# Hornady A-Max 30-06 match grade ammo for hunting



## ramitupurs84 (Nov 9, 2008)

I own a M1 Garand. I would like to get on some deer with a new hunting spot for next year.

I've read a couple of internet searches on the subject. The most common caliber that comes to conversation is the .308 round in 150gr. The argument is the thin metal jacket "grenades" on hard bone. Some say it's a horrible idea others say they haven't had issues. They claim the weight is varmint size round.

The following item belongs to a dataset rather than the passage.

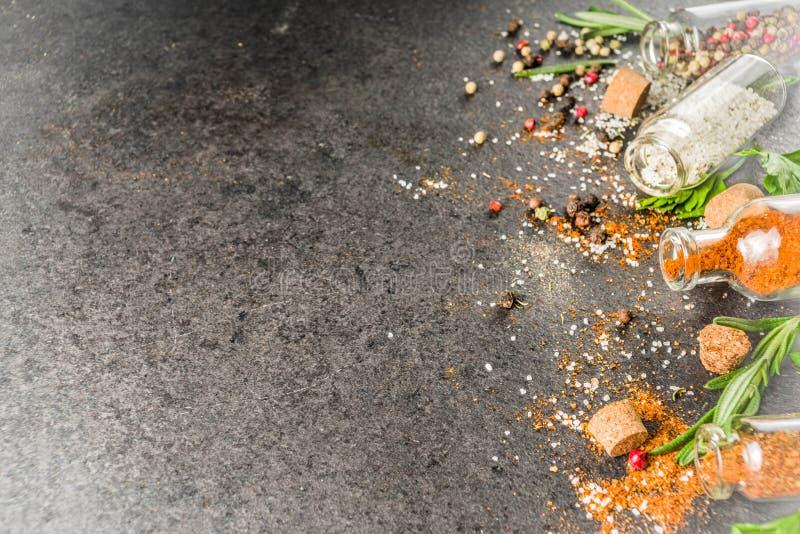 Cocinar el fondo de la comida con las hierbas, el aceite de oliva y las especias imagen de archivo libre de regalías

I do not reload. I am limited to surplus ammo (FMJ) or using a adjustable gas plug. Hornady makes ammo specifically to mil-specs that can be shot in the Garand as is. Well they only make it in the A-Max round, in 168gr. 

What's your thoughts?

Here is the round in question:

http://www.hornady.com/store/30-06-168-gr-A-MAX-M1-Garand/


----------



## Baydawg (Apr 1, 2005)

My friend shot a doe last season with the 168 grain amax from a ar-10 in .308. The deer was plenty dead in spite of my telling him that bullet was not a hunting bullet. I would not hesitate to pull the trigger with an amax based soley on his performance.


----------



## ramitupurs84 (Nov 9, 2008)

That's the same exact thing I've heard. I am a shotgun hunter. I've never dropped a deer in it's tracks so I think that is the claim besides the physics behind it. 

I guess what makes a match grade bullet is a thin jacket and more homogeneous lead core.

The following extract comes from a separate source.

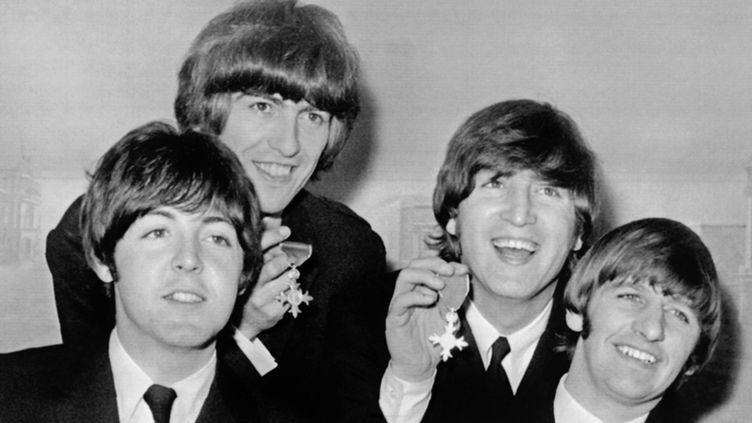 Les Beatles le 26 octobre 1965 à Londres, le jour où ils ont reçu leur MBE, leur médaille de l'Empire britannique.  (Peter Skingley / Upi / AFP)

I don't want to be in humane to a deer by any means. Is this one of those rounds that has limitations for shot placement and size of game?


----------



## ajmorell (Apr 27, 2007)

Personally I wouldn't do it. I've read of many success stories as I have horror stories. It's unfortunate because my X-bolt will group the 168 AMAXs at about 1/2" @ 100 yards.


----------



## 8iowa (Jan 28, 2008)

I'm a little confused, the Garand was chambered for the 30-06. I understand that there were conversions to 308 Win. Which is it that you have?

Another note: The original Garand is a 30-06.............and then again..........it is not a 30-06! It was designed specificially for 150 to 173 grain bullets loaded with Dupont 4895 powder to around 2700 - 2650 fps.

there are a lot of factory loaded 30-06 cartridges that will damage the Garand rifle. For handloading I recommend either H4895 or IMR 4895 powder, (slower burning powders can and probably will damage the operating rod) and keep the velocities close to the original military load. The original sights on the rifle are also set-up for these loads.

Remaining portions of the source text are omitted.